哈利坐在格蘭芬多長桌前,無奈地對朋友們說,“我知道你們都睡著了,我有義務給你們解釋一下昨晚發生了什麼,但是——”
他喝了一口南瓜汁,崩潰地抓了抓頭髮,“這已經是第四遍了!你們明明什麼都知道了!”
“哎呀,你就再講講昨晚的故事嘛,”魯比湊得最近,眨巴著眼睛,“關於你的教父是怎樣帶領一群變形成我們的樣子的巫師,闖進神秘事務司,引出伏地魔的!”
羅恩、金妮、納威:“彆說那個名字!”
魯比聳肩,冇什麼誠意地道歉,接著說,“誰知道今天的報紙會怎麼寫,我要牢牢記住真實的版本!再說一次吧,哈利!我還要找機會問問唐克斯,頂著我的模樣戰鬥是不是很有威懾力、很爽!這是我離曆史最近的一次!”
迪安坐在長桌對麵,一臉陶醉地攪動著碗裡的燕麥,“哦……曆史,冇錯,我和金妮那個晚安吻的確美妙得足以載入史冊。”
“不客氣,親愛的。”金妮扯了扯唇,心不在焉地說。
羅恩嘔了一聲,餐刀插進了牛肋排裡,微晃的刀柄閃爍著銀光,“在我真的殺了你們之前,閉嘴,不然我不介意賞你們一個昏昏倒地。”

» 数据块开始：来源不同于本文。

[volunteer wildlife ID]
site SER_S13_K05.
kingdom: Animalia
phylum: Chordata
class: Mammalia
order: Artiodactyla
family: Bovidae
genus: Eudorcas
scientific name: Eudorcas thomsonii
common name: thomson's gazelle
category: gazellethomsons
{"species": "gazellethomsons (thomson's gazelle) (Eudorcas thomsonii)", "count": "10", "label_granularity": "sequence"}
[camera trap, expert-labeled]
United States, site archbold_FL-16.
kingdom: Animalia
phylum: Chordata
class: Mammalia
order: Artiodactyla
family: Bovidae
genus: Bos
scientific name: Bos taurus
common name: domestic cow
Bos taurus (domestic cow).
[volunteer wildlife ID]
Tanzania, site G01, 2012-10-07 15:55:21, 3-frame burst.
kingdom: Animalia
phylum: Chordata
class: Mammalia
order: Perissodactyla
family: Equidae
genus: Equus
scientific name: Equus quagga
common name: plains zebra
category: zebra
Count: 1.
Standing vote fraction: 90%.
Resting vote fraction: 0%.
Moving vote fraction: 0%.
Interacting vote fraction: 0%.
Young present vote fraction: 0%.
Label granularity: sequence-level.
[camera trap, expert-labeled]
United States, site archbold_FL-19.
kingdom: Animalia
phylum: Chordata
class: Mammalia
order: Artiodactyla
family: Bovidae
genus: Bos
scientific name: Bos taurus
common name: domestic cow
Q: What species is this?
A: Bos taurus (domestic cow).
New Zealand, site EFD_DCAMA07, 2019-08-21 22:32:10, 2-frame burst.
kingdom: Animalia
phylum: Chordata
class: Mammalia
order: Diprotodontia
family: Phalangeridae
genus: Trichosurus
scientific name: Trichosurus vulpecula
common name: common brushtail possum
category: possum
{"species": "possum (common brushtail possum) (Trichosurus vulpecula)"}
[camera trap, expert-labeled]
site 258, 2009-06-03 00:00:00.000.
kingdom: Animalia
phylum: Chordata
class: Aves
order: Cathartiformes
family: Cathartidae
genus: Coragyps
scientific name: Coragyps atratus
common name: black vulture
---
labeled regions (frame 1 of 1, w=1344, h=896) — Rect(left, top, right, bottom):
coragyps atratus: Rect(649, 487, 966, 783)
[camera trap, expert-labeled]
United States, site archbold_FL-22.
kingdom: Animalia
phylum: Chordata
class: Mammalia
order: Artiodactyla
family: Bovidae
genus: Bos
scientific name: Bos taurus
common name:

“不然我不介意賞你們一個昏昏倒地?”納威喃喃,“聽起來好熟悉……”
赫敏翻了個白眼:“那是我的詞兒。”
“是嗎?”羅恩舉起牛肋排,用嘴扯下一塊肉,麵無表情地咀嚼著,“不管了,你繼續說,哈利,說他們是怎樣衝進神秘事務司和那群食死徒打了一架。小天狼星又是怎樣在事情險些敗露的時候,靈機一動,炸燬了神秘事務司裡所有的預言球——”
魯比急切地接話:“然後伏地魔就像遊戲裡被激怒的boss一樣出現了!”
斯萊特林長桌上傳來一聲尖叫,馬爾福拍著桌子站了起來,輕蔑又惱火地瞪著魯比,“你在說什麼,塞繆爾,在和一群蠢蛋朋友編些可笑的故事嗎?”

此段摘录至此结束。